Huge congratulations on gorgeous Daisy! :baby: I'm so glad she's bringing you the happiness you both deserve. :hugs: Well done - such a speedy labour!


----------



## shelx

congrats! shes gorgeous and love her wee outfit x


----------



## BabyHaines

Congratulations honey. I couldn't be happier for you. She is so beautiful, and you have done so well.
I wish you and your family so much happiness for the future - you deserve it honey xxxx


----------



## Jem

Congratulations hunni! She is gorgeous!!! You are an amazing person and Alex would be so proud! x


----------



## happyfeet

Congratulations she is adorable


----------



## rachxbaby1x

Shes beautiful xxxxxxx


----------



## missy123

she looks just like Alex :) ahh hun im delighted for you and hubby,shes amazing!!


----------



## bexie1985

congrats hayley shes beautiful, im so pleased ur labour was nice as possible, hugs xx


----------



## MummyCarly

Congrats hun, and wow if you dont mind me saying she does look alot like her brother.

xoxo


----------



## ZoeMxwell

Shes adorable, congrats


----------



## xxxjacxxx

She is an absolute little Gem, You must be soooo proud:flower:
She does look like Alex:cloud9:


----------



## Shinning_Star

I'm so happy to read this birth story and yet a little tear strciken at the end.

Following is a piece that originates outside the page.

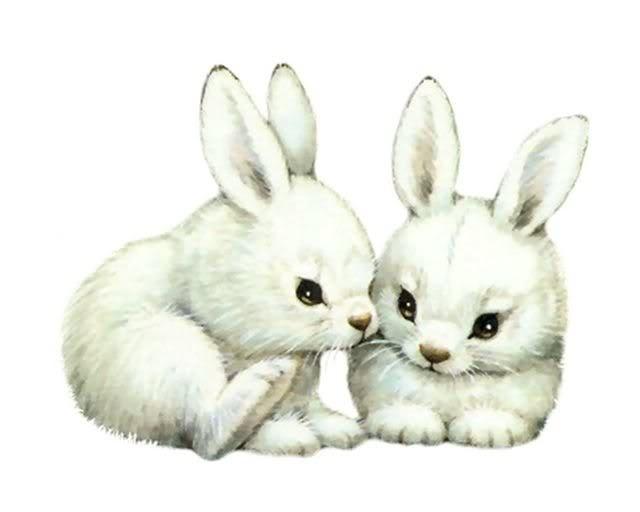 white baby bunnies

YOur both stars you've gotten through so much, home straight now hunni!

Congratulations to you both and Yes Daisy is abs stunning!


----------



## Louisandcoco

Congratulations. She's beautiful. Xx


----------



## Carmello_01

How wonderful! Congratulations!


----------



## Ginaerhol

congratulations :hugs: xx


----------



## kyesmummy

congrats huni she is a lil stunner xxxx


----------



## Pinkgirl

congratulations Hayley she is beautiful
xx


----------



## leelee

Hayley,

I am so happy for you. Daisy will always have her big brother Alex watching over her. Im so happy the labour worked out so well for you too.

xxx


----------



## Tasha

Just seen this hun, congratulations. Daisy is gorgeous, you make very beautiful babies x


----------



## BLUEBELLMUMMY

she is absolutely stunning,and looks just like alex.congrats hun,i hope she brings u and oh all the happiness you deserve.x


----------



## sweetlullaby

Congrats she is gorgeous :hugs: xx


----------



## LunaBean

She's so gorgeous! Looks just like her big bro :):)


----------



## Windmills

Congratulations Hayley, she's beautiful :cloud9: xxx


----------



## twiggy56

Ahh! Here's your birth announcement! Stoopid preggo brain only just found it lol.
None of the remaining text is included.